His face tightened, and the temperature plunged so sharply my breath frosted the night air. “I have honored you. I have never before given such a gift. Do not belittle it.”

 

“How do I use it?”

 

“Need me, open your mouth, and I will be there.” I didn’t see him move but suddenly his lips were against my ear. “Tell no one I gave it to you. Mention it, and I will take it away.” He vanished before he finished speaking. His words danced on the air like the Cheshire cat’s smile.

 

“Hey, I thought you wanted to know about the Sinsar Dubh!” I was so startled by his abrupt departure that I spoke without thinking.
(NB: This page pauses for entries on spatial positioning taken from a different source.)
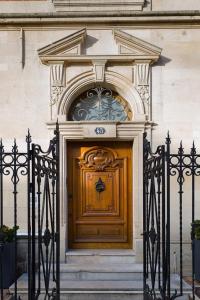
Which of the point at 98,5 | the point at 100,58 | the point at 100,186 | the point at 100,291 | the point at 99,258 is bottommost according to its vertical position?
the point at 100,291

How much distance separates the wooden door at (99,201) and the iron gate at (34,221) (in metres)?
0.81

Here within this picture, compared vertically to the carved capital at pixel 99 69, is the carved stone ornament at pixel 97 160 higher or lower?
lower

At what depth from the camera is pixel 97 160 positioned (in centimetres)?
825

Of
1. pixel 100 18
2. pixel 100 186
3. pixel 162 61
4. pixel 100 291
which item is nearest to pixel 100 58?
pixel 100 18

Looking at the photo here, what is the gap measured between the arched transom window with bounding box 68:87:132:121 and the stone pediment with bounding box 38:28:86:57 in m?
0.80

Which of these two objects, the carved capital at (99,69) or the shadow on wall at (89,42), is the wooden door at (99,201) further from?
the shadow on wall at (89,42)

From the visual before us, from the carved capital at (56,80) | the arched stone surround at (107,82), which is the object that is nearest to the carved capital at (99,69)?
the arched stone surround at (107,82)

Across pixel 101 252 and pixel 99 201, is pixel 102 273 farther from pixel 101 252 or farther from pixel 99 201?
pixel 99 201

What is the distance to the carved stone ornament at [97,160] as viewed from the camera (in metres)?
8.24

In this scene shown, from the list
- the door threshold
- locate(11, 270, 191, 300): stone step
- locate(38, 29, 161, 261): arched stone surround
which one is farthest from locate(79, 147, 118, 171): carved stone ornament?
locate(11, 270, 191, 300): stone step

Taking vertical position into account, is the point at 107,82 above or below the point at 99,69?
below

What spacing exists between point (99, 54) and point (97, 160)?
6.17 feet

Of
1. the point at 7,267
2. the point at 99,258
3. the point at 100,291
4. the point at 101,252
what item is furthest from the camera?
the point at 101,252

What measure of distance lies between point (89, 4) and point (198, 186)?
12.3 ft
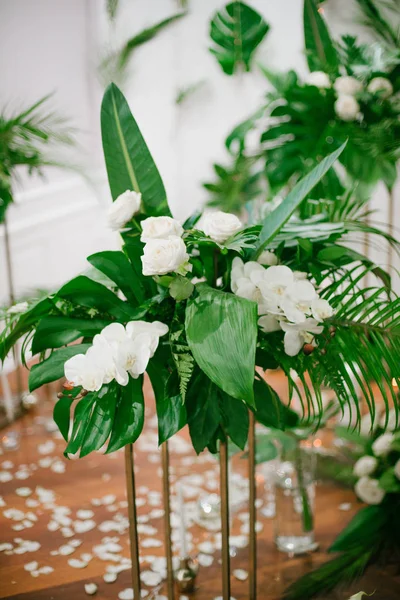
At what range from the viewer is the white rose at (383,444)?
1.46m

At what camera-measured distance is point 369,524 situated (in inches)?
54.6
I regretted it immediately. My words hung as heavy as Georgia humidity in the night. “Sinsar Dubh” seemed to echo sibilantly, soughing on the night wind, racing the darkness to darker ears, and I suddenly felt as if I’d stamped a red X on myself.

 

I had no idea where V’lane had gone, or why he’d disappeared so suddenly, but I decided I’d be wise to do the same myself.

 

Before I could move, a hand closed on my shoulder. “I do, Ms. Lane,” Barrons said grimly. “But first I’d like to know what the fuck you were doing kissing him.”